Exercise:
Arrange the lines of the records below, from the one containing "Visible within this" through the one containing "is furthest from", as a Markdown table with two columns, Row and Line. Number each line in order and leave out any blank lines.

Listed entries:

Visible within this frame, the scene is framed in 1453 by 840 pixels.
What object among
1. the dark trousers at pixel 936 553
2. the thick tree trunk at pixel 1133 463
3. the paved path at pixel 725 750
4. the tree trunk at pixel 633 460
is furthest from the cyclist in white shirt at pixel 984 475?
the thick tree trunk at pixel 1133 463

==

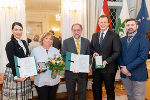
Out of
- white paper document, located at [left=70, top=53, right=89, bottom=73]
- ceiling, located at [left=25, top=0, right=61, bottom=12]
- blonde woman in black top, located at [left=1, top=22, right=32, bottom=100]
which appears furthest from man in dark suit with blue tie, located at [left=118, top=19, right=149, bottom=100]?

Correct response:
| Row | Line |
|---|---|
| 1 | Visible within this frame, the scene is framed in 1453 by 840 pixels. |
| 2 | What object among |
| 3 | 1. the dark trousers at pixel 936 553 |
| 4 | 2. the thick tree trunk at pixel 1133 463 |
| 5 | 3. the paved path at pixel 725 750 |
| 6 | 4. the tree trunk at pixel 633 460 |
| 7 | is furthest from the cyclist in white shirt at pixel 984 475? |